My second critical question is related to the first. What about some mention of new methodologies in art history and criticism, including American art? Does a self-conscious consideration of various possibilities in talking about art help or hinder in the effort to attract a wider public? And this question leads to still another one. What is the intended audience for American Visions? Hughes’s stipulated ‘general intelligent reader’ immediately excludes most of the American public. It implies a self-selected audience, college-educated, professional-managerial, upper-income, already interested in art, and, I might add, if attendance at art exhibitions and galleries is any indication, an audience which is preponderantly female in its make-up, although Hughes never alludes to this fact. Despite its announced breadth of appeal, the outreach of American Visions is distinctly limited. Surely, such a self-selected audience is entitled to some indication of new directions not merely in art, but in the interpretation of art. Despite its glossy excellence, one would never guess, reading American Visions, that this has been a time of profound change in the discourse of art, a time of self-criticism, revision and sophisticated and self-conscious theory. Hughes, I might add, is not alone in his mistrust of the theoretical. Popular and semi-popular writing about art, seeking to engage a broader public, tends more and more to avoid the problematic and the deconstructive. Indeed, journals with pretensions to cultural prescience have recently taken to employing non-specialists to write their art reviews, belletrists who can be trusted not to raise bothersome theoretical issues, but rather to focus on engaging biographies and elegant ekphrasis, as though Tim Clark or Rosalind Krauss had never written, as though the way that art is written about has no effect on the way the works themselves are perceived and evaluated. Unfortunately, Hughes has, in this book, joined forces with his journalistic peers in maintaining that the relation between word and image is transparent and self-evident.

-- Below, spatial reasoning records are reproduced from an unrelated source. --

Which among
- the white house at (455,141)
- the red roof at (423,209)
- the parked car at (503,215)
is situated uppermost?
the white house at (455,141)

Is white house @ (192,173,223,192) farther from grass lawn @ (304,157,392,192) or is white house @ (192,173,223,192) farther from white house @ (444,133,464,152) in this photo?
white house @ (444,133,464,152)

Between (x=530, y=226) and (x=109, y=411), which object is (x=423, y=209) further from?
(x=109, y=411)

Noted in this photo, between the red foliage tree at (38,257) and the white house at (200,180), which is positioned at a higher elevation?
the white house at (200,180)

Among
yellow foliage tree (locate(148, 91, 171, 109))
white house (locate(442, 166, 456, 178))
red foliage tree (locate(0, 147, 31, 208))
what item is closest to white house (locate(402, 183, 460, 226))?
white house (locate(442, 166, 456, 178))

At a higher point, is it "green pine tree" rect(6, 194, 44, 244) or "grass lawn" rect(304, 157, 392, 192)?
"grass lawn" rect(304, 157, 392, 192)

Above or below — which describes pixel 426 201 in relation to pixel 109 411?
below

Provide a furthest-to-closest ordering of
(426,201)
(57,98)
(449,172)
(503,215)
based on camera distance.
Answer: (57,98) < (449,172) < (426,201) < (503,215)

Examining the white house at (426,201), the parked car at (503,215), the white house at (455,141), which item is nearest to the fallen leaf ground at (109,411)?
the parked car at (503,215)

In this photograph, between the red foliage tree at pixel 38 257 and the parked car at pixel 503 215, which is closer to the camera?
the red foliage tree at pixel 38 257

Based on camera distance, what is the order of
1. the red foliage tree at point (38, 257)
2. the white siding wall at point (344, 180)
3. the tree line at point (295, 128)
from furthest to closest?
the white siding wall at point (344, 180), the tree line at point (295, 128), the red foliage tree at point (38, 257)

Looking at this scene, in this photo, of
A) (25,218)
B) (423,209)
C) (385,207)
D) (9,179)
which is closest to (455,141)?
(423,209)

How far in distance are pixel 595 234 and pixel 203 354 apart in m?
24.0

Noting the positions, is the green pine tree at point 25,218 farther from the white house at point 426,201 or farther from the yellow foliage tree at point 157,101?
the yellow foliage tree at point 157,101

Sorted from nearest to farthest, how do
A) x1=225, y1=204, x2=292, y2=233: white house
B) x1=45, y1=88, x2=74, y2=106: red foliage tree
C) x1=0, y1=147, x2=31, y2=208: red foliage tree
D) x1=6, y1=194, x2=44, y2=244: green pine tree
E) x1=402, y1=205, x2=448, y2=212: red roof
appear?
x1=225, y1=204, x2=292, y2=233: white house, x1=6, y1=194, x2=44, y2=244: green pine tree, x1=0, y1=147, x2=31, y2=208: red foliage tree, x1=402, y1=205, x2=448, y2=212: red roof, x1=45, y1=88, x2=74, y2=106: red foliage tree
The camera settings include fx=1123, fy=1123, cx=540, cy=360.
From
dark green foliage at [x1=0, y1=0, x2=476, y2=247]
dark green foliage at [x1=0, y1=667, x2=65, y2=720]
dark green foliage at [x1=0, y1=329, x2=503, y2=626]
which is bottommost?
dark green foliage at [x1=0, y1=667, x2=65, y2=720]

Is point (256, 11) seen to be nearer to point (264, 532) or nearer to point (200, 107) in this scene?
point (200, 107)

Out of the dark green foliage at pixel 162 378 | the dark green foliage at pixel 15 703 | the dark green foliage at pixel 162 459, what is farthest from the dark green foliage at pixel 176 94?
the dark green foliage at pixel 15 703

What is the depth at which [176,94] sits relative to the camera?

Finally, one wants to ask where he has positioned himself in this text. Obviously, the author does not think it necessary – indeed, might consider it sophomorically ‘theoretical’ – to clarify the position from which his powerful and elegant voice-over emanates. In a television programme, the position of the narrator seems self-defined: there is Hughes and this is what he believes. But in a book, his position becomes more equivocal. At times, Hughes seems to position himself right down there with the boys who do the painting; at others, he distances himself from the outright bohemian nonsense, the modern and Post-Modern ballyhoo propagated by artists and their followers and spokespersons, making it clear that while such shenanigans as the Armory Show or Mabel Dodge’s pretentious salon may be part and parcel of the art world, he, Hughes, like his potential audience of readers, is a sensible, down-to-earth fellow, not taken in by the likes of Warhol or Jeff Koons. No wonder his favourite 20th-century artists never veer too far from the beaten track of sensible middle-class mores (and never reach the really interesting pinnacles of artistic innovation): Hopper and the truly soporific Richard Diebenkorn are artists who indeed make their appeal to the ‘homme moyen sensuel’ of the later 20th century. His negative critique of Barnett Newman’s non-figurative Stations of the Cross series could be answered by pointing to Judaism’s traditional taboo on the creation of graven images as well as a post-Auschwitz reluctance on the part of the Jewish artist to represent the unrepresentable, whether it be the camps or Christ’s Passion. One might, on the same ill-taken grounds, criticise the film-maker Claude Lanzmann for not showing actual, suffering Jewish bodies in Shoah. But Hughes never deals with the larger reasons behind his choices: they are simply relegated to the realm of ‘personal taste’ and as such remain unquestionable and unproblematic. This is a pity, for there has never been a time when such issues as ‘taste’ and ‘value’ so urgently needed to be aired, contested, and brought out into the open as the loaded concepts they are.